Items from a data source
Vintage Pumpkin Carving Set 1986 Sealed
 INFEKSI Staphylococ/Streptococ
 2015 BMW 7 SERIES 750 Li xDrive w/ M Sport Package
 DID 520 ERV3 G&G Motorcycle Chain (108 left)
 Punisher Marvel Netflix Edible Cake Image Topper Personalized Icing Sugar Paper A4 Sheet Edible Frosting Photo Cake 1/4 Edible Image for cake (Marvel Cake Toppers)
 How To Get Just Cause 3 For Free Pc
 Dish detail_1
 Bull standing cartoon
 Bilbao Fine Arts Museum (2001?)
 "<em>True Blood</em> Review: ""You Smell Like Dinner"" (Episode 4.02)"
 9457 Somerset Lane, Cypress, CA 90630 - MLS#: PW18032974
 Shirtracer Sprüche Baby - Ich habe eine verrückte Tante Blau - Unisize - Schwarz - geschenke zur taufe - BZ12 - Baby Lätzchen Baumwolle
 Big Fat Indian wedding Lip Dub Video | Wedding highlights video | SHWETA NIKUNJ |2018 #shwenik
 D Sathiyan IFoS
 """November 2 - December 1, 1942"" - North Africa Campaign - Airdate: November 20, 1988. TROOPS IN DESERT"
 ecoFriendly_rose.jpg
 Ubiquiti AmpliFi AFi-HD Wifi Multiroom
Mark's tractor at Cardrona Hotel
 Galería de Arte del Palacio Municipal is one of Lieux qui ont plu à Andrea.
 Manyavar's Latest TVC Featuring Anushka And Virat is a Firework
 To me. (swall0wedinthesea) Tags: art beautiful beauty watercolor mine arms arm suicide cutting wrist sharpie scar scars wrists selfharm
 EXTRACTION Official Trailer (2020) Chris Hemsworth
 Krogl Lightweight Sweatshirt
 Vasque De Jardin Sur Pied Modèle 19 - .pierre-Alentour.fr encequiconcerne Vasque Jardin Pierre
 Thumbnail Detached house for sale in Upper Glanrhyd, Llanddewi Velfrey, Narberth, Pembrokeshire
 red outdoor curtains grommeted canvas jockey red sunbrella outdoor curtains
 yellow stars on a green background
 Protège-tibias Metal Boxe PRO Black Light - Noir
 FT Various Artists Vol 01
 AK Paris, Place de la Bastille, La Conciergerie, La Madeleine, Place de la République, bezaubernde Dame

REQUIRED WORK
Word for word, restate the lines running from the one containing "Thumbnail Detached house" through the final line of the records above, and nothing besides.

EXPECTED ANSWER
 Thumbnail Detached house for sale in Upper Glanrhyd, Llanddewi Velfrey, Narberth, Pembrokeshire
 red outdoor curtains grommeted canvas jockey red sunbrella outdoor curtains
 yellow stars on a green background
 Protège-tibias Metal Boxe PRO Black Light - Noir
 FT Various Artists Vol 01
 AK Paris, Place de la Bastille, La Conciergerie, La Madeleine, Place de la République, bezaubernde Dame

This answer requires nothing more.